圖 3、肥胖中炎症的背景下脂肪細胞和巨噬細胞之間的關係。肥大的脂肪細胞存在改變的脂肪因子，細胞因子和FFA的分泌。已經提出了包括脂肪因子分泌，ER應激，增加的FFA釋放，增加的ROS產生和缺氧的不同因素，作為脂肪細胞炎症的原因。脂肪細胞炎症導致局部和系統地釋放促炎細胞因子，這些炎症因子又可誘導T2D中的胰島素阻抗和β細胞功能障礙。ER，內質網; FFA，游離脂肪酸; IL，白介素; MCP，單核細胞趨化蛋白; ROS，活性氧; T2D，2型糖尿病; TNF，腫瘤壞死因子。

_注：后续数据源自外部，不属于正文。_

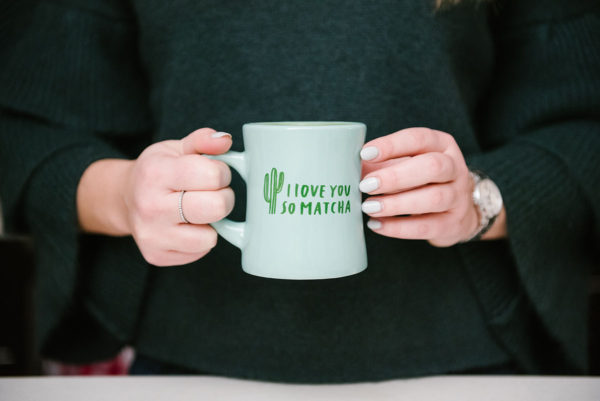 Bows & Sequins holding an 'I Love You So Matcha' mug.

瘦蛋白(Leptin)，第一個發現的脂肪因子，可以調節各種水平的免疫功能：上調吞噬功能，刺激體外人類循環單核細胞的增殖和分化成巨噬細胞，調節NK淋巴細胞的激活，並誘導促炎細胞因子（TNFα，IL-6和IL-12）。動物模型研究表明，瘦素的缺失導致免疫功能缺陷。例如，瘦素缺乏（ob / ob）小鼠具有嚴重的胸腺萎縮，較低的淋巴細胞和NK細胞數，降低的細胞毒性活性和降低的促炎細胞因子的表達。這些小鼠和db / db小鼠（攜帶缺陷型瘦蛋白受體基因的小鼠）在抵抗感染方面效率較低。瘦蛋白是體內能量儲存狀態的傳感器，當這些儲存物增大時，它作用於中樞神經系統，特別是下丘腦，以抑制食物攝取並刺激能量消耗。循環瘦素水平與身體脂肪量的增加同時增加。然而，眾所周知，在大多數情況下，人類肥胖伴隨著瘦素抗性和代償性高瘦素血症。 這種瘦素抗性狀態可能對免疫細胞的激活具有可能的後果。在這方面，瘦素受體表達的脂肪細胞特異性下調，模擬飲食誘導的肥胖的脂肪組織中瘦素抗性的狀態，導致增加在TNF-α表達。

    脂聯素(Adiponectin)是具有抗炎和胰島素敏化特性的脂肪細胞激素，對瘦素具有相反的免疫調節作用。它抑制巨噬細胞中的吞噬活性和TNF-α的產生，單核細胞前體的分化，內皮粘附分子的合成和泡沫細胞的形成。此外，其刺激抗炎性IL的釋放，例如IL-10或IL-1RA。人類研究已經揭示，不同於瘦素，脂聯素濃度與體脂肪量呈負相關。總之，這兩種主要脂肪因子水平的變化，可能有助於全身性炎症的發生和維持，以及肥胖症中存在的胰島素阻抗。

    脂肪酸可以誘導炎症。異常增加的血脂水平，包括非酯化的FFA是肥胖症中的共同特徵。脂肪組織作為一個整體具有有限的擴張和儲存能量的能力。超過這個限度導致脂肪細胞內脂肪分解增加和FFA隨後釋放到血流中。從血液中，FFA在整個身體的組織中積累，包括肝，肌肉和胰腺，其中它們干擾組織的正常代謝。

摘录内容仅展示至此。